From proxy to proxy
Every developer has certainly heard the word proxy in the context of IT infrastructure. The question of what exactly a proxy is and what it does is the initial question of today’s TechUp. We look at web proxies in general and one subtype of them in particular, namely the reverse proxy. If you’ve been wondering what this is all about, this TechUp is for you. Get in on the action and learn what’s behind a proxy.
In the beginning was the proxy
The word proxy comes from the Latin “procuratorem”, related to the English procurator, which means “to take care of something”. Linguistically, a proxy can therefore be seen as an intermediary between two parties, which is very close to the IT term proxy.
In network technology, a proxy is the link between two computers. In the diagram below, you can see the proxy in its simplest form. There, a computer on the left sends a message to the destination of the computer on the right. Here, a proxy (in red in the diagram) acts as an intermediary between the two devices.
Classically, the left computer is a “client “, which requests a resource from the server via the proxy and receives it as a response. This process is so conventional and so fundamental in network technology, which nowadays includes all communication in private and public networks (such as the Internet), that this process was recorded early in the history of the Internet in a CERN guiding paper.
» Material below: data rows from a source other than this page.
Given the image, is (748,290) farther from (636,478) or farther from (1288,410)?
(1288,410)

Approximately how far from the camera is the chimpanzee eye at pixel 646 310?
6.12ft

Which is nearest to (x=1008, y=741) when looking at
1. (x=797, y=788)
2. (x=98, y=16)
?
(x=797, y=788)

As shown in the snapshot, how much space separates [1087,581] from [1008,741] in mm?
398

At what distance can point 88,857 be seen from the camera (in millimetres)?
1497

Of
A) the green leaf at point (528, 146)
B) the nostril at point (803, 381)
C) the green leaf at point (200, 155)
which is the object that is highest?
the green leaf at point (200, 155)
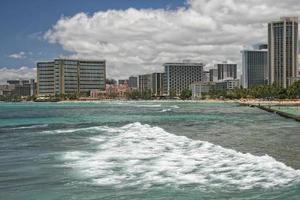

In this “paper” from 1994, the proxy as such is still reduced to certain characteristics, which today only represent a partial area of what a proxy solution must be able to do. However, the basic idea of the mediator element with the bidirectional communication between two physically separated computer units was goal-oriented. The paper also reduces the proxy to its ability to communicate in HTTP, an Application Layer Protocol, and FTP. This is worth noting in that proxies can interact at the network layer in addition to the application layer, where they can play a broker role.
Perhaps even more important than the distinction of the level of abstraction at which the proxy has to interact is the fact that a proxy rarely comes alone, but a given message goes through a multitude of proxies until it arrives at its destination. Thus, each stop can be simplified abstractly as a proxy. Especially if the message is to go from a client over the World Wide Web to a server, the individual jumps - so-called “hops” - are quantitatively in the higher dozens.
This is important to keep in mind, as the failure or misbehaviour of one of these stops will result in the message not arriving at all, or arriving in an undesirable state, causing further problems if not handled properly.
Is it going forward or backward?
The attentive reader may probably ask why there needs to be proxies between computers at all and what exactly they do. Before we can answer this, I need to make one more subdivision of proxies, namely a subdivision depending on the positioning of the proxy in relation to the source and target systems.
Let’s take a typical connection of a client over the internet to a server for illustration. Here, the proxy can occur at two positions in the life cycle of the message. Namely, between the client and the WWW, or between the WWW and the server. In the first case, one speaks of a Forward Proxy and in the second case of a Reverse Proxy.
Let’s first take a closer look at the first case, the forward proxy.
The forward proxy
In very simple terms, a forward proxy forwards the traffic from clients to the Internet. In doing so, the forward proxy takes on the task of deciding whether a given connection may go out to the Internet and persists equivalent messages in order to make the general traffic to the Internet perform better. In this way, the forward acts as an intermediary between clients and the Internet and thus “disguises” the internal network from the public Internet.
The classic application of a forward proxy is the anonymisation of the source address. Another important function that a forward proxy assumes is as a firewall against requests to target systems via the Internet.
Especially in large companies, the forward proxy is the last instance of a maintained component before a request goes out, and is therefore ideally suited to monitor the entire web traffic, which is what is usually done.
The Reverse Proxy
If a forward proxy forwards traffic from a client to the Internet, then the reverse process is the reverse proxy. In a reverse proxy, traffic is forwarded from the Internet to the destination and the proxy acts as an intermediary between the Internet and the servers.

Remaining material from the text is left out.